In the same vein, why do we want Hill to be fingering Ansar al Sharia, when we aren’t doing that ourselves until we have investigation results… and the penultimate point could be abused by members to beat the State Department for not paying attention to agency warnings so why do we want to feed that either? Concerned…
+Jake Sullivan, Dave Adams here
“Agency warnings” were phantoms at best, and motive was unclear at the time. What is clear is that the State Department’s concerns were the result of not wanting to panic and burn the American people with lies intended to lead to war as Republicans have done time and time again.
“So is this more a case of some sloppy note-taking and reportorial imprecision?”

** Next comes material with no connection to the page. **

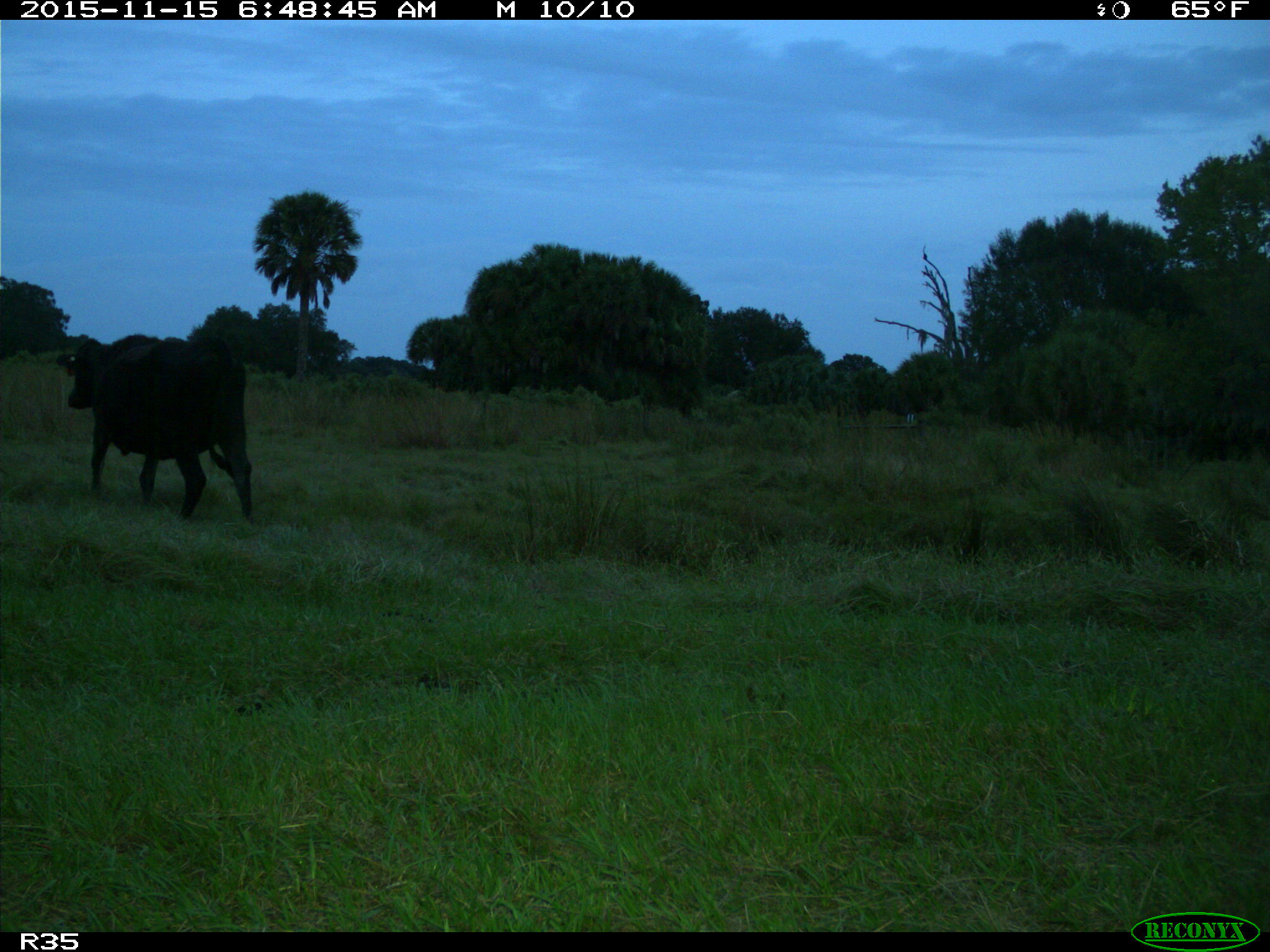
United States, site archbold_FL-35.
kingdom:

It might be, if the Republican party cared about facts and wasn’t attempting to intentionally mislead the American people.
He goes on:
“Moreover, the full disclosure of e-mails makes it clear that White House officials were concerned about the State Department’s objections.”
But the White House “cleared right away,” and the concerns of State pertained to talking points about “knowing” who was responsible for the attack, three days after the fact, which the original points had prematurely asserted in the view of officials from the State Department.
Then Kessler breaks the fact-checking mold with this line of defense:
“Indeed, Republicans would have been foolish to seriously doctor e-mails that the White House at any moment could have released (and eventually did). Clearly, of course, Republicans would put their own spin on what the e-mails meant, as they did in the House report. Given that the e-mails were almost certain to leak once they were sent to Capitol Hill, it’s a wonder the White House did not proactively release them earlier.”(emphasis me)
Yes. Republicans would have been foolish(whoa, there, with the strong words, Kessler)– unheard of from the party of outright lies who are still denying they are full of shit about this whole thing at this very minute. And clearly, of course, Republicans continue to lie about what the e-mails meant. The e-mails were only certain to leak because one can only tolerate an imbecilic Republican Party’s lies and purposeful distortions for so long.
Glenn Kessler in his assessment, offers no such assumptions or apologetic considerations to Dan Pfeiffer, and while he recognizes that the GOP were caught lying and trying to pass off a bad bill of sale to the American people, he still went ahead and gave them the benefit of the doubt. And for that, he gets 19.5 Pinocchios!